I’m a huge fan of rebound nets for self reliant individual or paired practice when working with keepers and fielders. The Crazy Catch helps sharpen reactions, builds technique and can be used to unlock movement patterns.
The “sane” side of the net is a basic rebounder. The ball comes back in a consistent fashion to the participant. The “insane” side is a double strung rebound net that delivers the ball back randomly. It’s fantastic for testing even the best catchers in the world.
We have “Keepers Club” at Millfield every Tuesday morning before school day begins. It’s a great time for me selfishly as I’m surrounded by pupils who want to sharpen their keeping skills.

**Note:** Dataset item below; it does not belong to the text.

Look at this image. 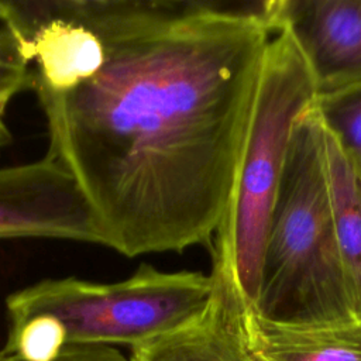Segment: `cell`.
I'll return each instance as SVG.
<instances>
[{"instance_id":"cell-1","label":"cell","mask_w":361,"mask_h":361,"mask_svg":"<svg viewBox=\"0 0 361 361\" xmlns=\"http://www.w3.org/2000/svg\"><path fill=\"white\" fill-rule=\"evenodd\" d=\"M30 65L47 157L126 257L210 244L227 210L267 47L262 3L0 0Z\"/></svg>"},{"instance_id":"cell-2","label":"cell","mask_w":361,"mask_h":361,"mask_svg":"<svg viewBox=\"0 0 361 361\" xmlns=\"http://www.w3.org/2000/svg\"><path fill=\"white\" fill-rule=\"evenodd\" d=\"M212 289L210 274L165 272L147 264L118 282L42 279L7 296L3 351L54 361L68 347L134 348L192 320L206 307Z\"/></svg>"},{"instance_id":"cell-3","label":"cell","mask_w":361,"mask_h":361,"mask_svg":"<svg viewBox=\"0 0 361 361\" xmlns=\"http://www.w3.org/2000/svg\"><path fill=\"white\" fill-rule=\"evenodd\" d=\"M254 310L292 324L358 322L336 241L314 103L296 121L271 213Z\"/></svg>"},{"instance_id":"cell-4","label":"cell","mask_w":361,"mask_h":361,"mask_svg":"<svg viewBox=\"0 0 361 361\" xmlns=\"http://www.w3.org/2000/svg\"><path fill=\"white\" fill-rule=\"evenodd\" d=\"M314 100L313 79L295 41L286 31L274 32L231 197L212 245V271L231 281L251 306L292 133Z\"/></svg>"},{"instance_id":"cell-5","label":"cell","mask_w":361,"mask_h":361,"mask_svg":"<svg viewBox=\"0 0 361 361\" xmlns=\"http://www.w3.org/2000/svg\"><path fill=\"white\" fill-rule=\"evenodd\" d=\"M21 237L107 247L97 214L76 179L47 155L0 168V240Z\"/></svg>"},{"instance_id":"cell-6","label":"cell","mask_w":361,"mask_h":361,"mask_svg":"<svg viewBox=\"0 0 361 361\" xmlns=\"http://www.w3.org/2000/svg\"><path fill=\"white\" fill-rule=\"evenodd\" d=\"M262 13L295 41L316 97L361 83V0H272Z\"/></svg>"},{"instance_id":"cell-7","label":"cell","mask_w":361,"mask_h":361,"mask_svg":"<svg viewBox=\"0 0 361 361\" xmlns=\"http://www.w3.org/2000/svg\"><path fill=\"white\" fill-rule=\"evenodd\" d=\"M235 333L244 361H361V322L279 323L241 298Z\"/></svg>"},{"instance_id":"cell-8","label":"cell","mask_w":361,"mask_h":361,"mask_svg":"<svg viewBox=\"0 0 361 361\" xmlns=\"http://www.w3.org/2000/svg\"><path fill=\"white\" fill-rule=\"evenodd\" d=\"M206 307L183 326L131 348L130 361H244L235 316L241 295L231 281L210 272Z\"/></svg>"},{"instance_id":"cell-9","label":"cell","mask_w":361,"mask_h":361,"mask_svg":"<svg viewBox=\"0 0 361 361\" xmlns=\"http://www.w3.org/2000/svg\"><path fill=\"white\" fill-rule=\"evenodd\" d=\"M324 158L336 241L351 307L361 322V172L326 130Z\"/></svg>"},{"instance_id":"cell-10","label":"cell","mask_w":361,"mask_h":361,"mask_svg":"<svg viewBox=\"0 0 361 361\" xmlns=\"http://www.w3.org/2000/svg\"><path fill=\"white\" fill-rule=\"evenodd\" d=\"M314 109L324 130L361 172V83L317 96Z\"/></svg>"},{"instance_id":"cell-11","label":"cell","mask_w":361,"mask_h":361,"mask_svg":"<svg viewBox=\"0 0 361 361\" xmlns=\"http://www.w3.org/2000/svg\"><path fill=\"white\" fill-rule=\"evenodd\" d=\"M31 89L30 65L16 37L0 25V110L21 90Z\"/></svg>"},{"instance_id":"cell-12","label":"cell","mask_w":361,"mask_h":361,"mask_svg":"<svg viewBox=\"0 0 361 361\" xmlns=\"http://www.w3.org/2000/svg\"><path fill=\"white\" fill-rule=\"evenodd\" d=\"M3 361H28L18 355H7ZM54 361H130L114 347H68Z\"/></svg>"},{"instance_id":"cell-13","label":"cell","mask_w":361,"mask_h":361,"mask_svg":"<svg viewBox=\"0 0 361 361\" xmlns=\"http://www.w3.org/2000/svg\"><path fill=\"white\" fill-rule=\"evenodd\" d=\"M10 141V131L4 121V111L0 110V149Z\"/></svg>"},{"instance_id":"cell-14","label":"cell","mask_w":361,"mask_h":361,"mask_svg":"<svg viewBox=\"0 0 361 361\" xmlns=\"http://www.w3.org/2000/svg\"><path fill=\"white\" fill-rule=\"evenodd\" d=\"M6 357H7V355L4 354V351H3V350H0V361H3Z\"/></svg>"}]
</instances>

This morning we were joined by Ellie, it was her first time at Keepers Club. Ellie is part of our Girls touring squad heading to Mumbai in a few weeks time. Ellie has seen that there is an opportunity for her to keep wicket on the tour and wants to learn some basic skills before getting on the plane in December.
I spent 10 minutes teaching Ellie about the posture which we use as a starting point for Keepers, namely the “Z” position. Ellie is also a gymnast, has a good level of physical competency and found it relatively easy to connect with Keeping specific postures.
I set her up to work out of the “Z” position into a catching position using a Crazy Catch. She worked independently for 10 minutes and must have taken over 100 catches in that time.
I then asked Jamie to come over and show Ellie some of the rebound net drills he uses to simulate standing up to the stumps. Jamie is a County age group keeper-batter. He has been keeping wicket for just over four years.
Ellie stood to the side of Jamie and threw into the “sane” side of the Crazy Catch rebound net. The great thing about the “sane” side of the rebound net is that it gives a consistent reaction meaning you can groove a movement or Catch type and build up significant repetition numbers. This was perfect for a keeper such as Ellie who is starting out on her journey as a keeper.
The ball springs back off of the net and either misses leg stump or clips the stumps, simulating an edge or deflection off of a thigh pad. It’s great practice.
If the ball misses the leg stump then the keeper needs to find a way of moving that allows them to take the ball comfortably and then return the ball to the stumps for a potential stumping.
Notice how Jamie returns the ball in a rhythmic fashion back to the stumps. His body is relaxed as he takes the ball.
It was a great bit of role modelling that an inexperienced keeper could learn from. Ellie learn more from watching Jamie do this drill than I could teach her in 1000 words. That’s the beauty of role modelling and pair-based work.
Ellie then did the same drill with Jamie throwing into the rebound net. The only change I make was to turn the stumps round slightly to reduce the number of deflections and to give her the sense of moving to take a leg side ball. This is a movement pattern that Ellie wouldn’t have done before given that this was her first ever Keeping session.
So whilst her movement pattern is slightly different to Jamie’s (a longer single stride instead of a double movement), it was brilliant to see how quickly Ellie learnt and adapted to the drill.
What a great start for Ellie’s keeping career!
So how can we adapt and scale this drill to open it up to keepers of any experience level or ability?:
Move the Crazy Catch closer or further away dependent on the ability or experience of the keeper. The closer the Crazy Catch the quicker your reactions need to be to move and then catch the incoming ball.
Adjust the speed of the throw.
Shift the vertical angle of the Crazy Catch, this changes the way the ball reacts off of the net.
Experiment with slight turns in angle of the Crazy Catch in relation to the thrower. Notice that we had a couple of different angles during Jamie’s montage which meant that the ball ended up either in line with the stumps or missing leg stump.
Change the type of ball. We used a 4oz bowling machine ball today but we can use tennis balls, Incrediballs or normal cricket balls.
Turn the Crazy Catch around and have a go on the more random “insane” side. Nothing is normal here, the ball could deflect up/down/left or right. Once you feel comfortable with the “sane” rebounds then it’s time to go “insane!”
Rebound Nets are brilliant for so many catching and keeping drills. Use these different scaling options to sharpen kickstart your keeping career. Just like Ellie.